It was/is all hype IMHO.

+-5Khz FM gives better audio quality (under most signal conditions), cheaper repeater setup & running costs, universal access to cheap equipment and really, I don't see any compelling reason to go down the public safety path and be royally screwed over at every turn.
I see it quite differently. At one time amateur radio lead the curve. Wether it was adopting AM, SSB, FM or Data transfer. Sadly that is not the case any more. I agree 5KHz FM does sound good... Under some conditions IF you have adequate signal strength and flat land with zero picket fencing, digital modes have much more to offer IMO, like zero picket fencing, better fringe coverage, and better voice quality through out the whole coverage area.
I am not sure what you mean by hams getting 'roally screwed' like PS though. When my club puts up a repeater we have already evaluated a site, the site owner, do RF surveys, and used Radio Mobile to see what kind of coverage we can expect.
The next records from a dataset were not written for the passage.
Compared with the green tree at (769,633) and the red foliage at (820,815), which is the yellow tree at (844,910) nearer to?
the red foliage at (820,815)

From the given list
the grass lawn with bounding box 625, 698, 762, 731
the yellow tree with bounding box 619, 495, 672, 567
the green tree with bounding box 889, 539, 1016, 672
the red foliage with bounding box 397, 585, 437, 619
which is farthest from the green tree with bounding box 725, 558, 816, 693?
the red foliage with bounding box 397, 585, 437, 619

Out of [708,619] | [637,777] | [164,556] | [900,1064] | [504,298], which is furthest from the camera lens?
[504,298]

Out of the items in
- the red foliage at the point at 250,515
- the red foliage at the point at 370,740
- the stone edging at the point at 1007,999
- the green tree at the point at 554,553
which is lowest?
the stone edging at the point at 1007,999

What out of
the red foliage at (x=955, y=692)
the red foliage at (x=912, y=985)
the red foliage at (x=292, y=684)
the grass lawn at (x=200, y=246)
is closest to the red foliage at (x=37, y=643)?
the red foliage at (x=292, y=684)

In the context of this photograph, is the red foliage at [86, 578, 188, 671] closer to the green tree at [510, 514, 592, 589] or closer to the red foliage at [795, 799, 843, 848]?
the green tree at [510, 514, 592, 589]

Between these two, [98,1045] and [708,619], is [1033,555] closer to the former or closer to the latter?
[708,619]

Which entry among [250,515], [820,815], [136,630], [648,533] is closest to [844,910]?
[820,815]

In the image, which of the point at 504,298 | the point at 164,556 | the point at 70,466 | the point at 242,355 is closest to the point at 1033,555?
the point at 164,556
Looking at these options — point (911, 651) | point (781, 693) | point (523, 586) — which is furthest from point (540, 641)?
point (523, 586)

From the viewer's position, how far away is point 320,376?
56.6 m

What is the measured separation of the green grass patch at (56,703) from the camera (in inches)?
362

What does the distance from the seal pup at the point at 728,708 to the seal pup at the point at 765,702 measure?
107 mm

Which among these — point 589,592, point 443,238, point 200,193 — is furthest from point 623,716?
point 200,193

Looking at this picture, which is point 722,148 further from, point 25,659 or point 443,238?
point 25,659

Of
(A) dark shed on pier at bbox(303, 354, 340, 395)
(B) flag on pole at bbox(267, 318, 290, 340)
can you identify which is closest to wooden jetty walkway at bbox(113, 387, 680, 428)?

We do not willy nilly put up repeaters and 'hope for the best' because that is a waste of time and energy.

While it IS cheaper to put up an analog repeater, my club is financially stable and are looking for ways to spend lottery money. Money that if we do not spend we will lose.

While digital equipment is more expensive to get into, I feel the ROI is much higher with DMR then P25(b*tch to link) or D-Star(Icom only).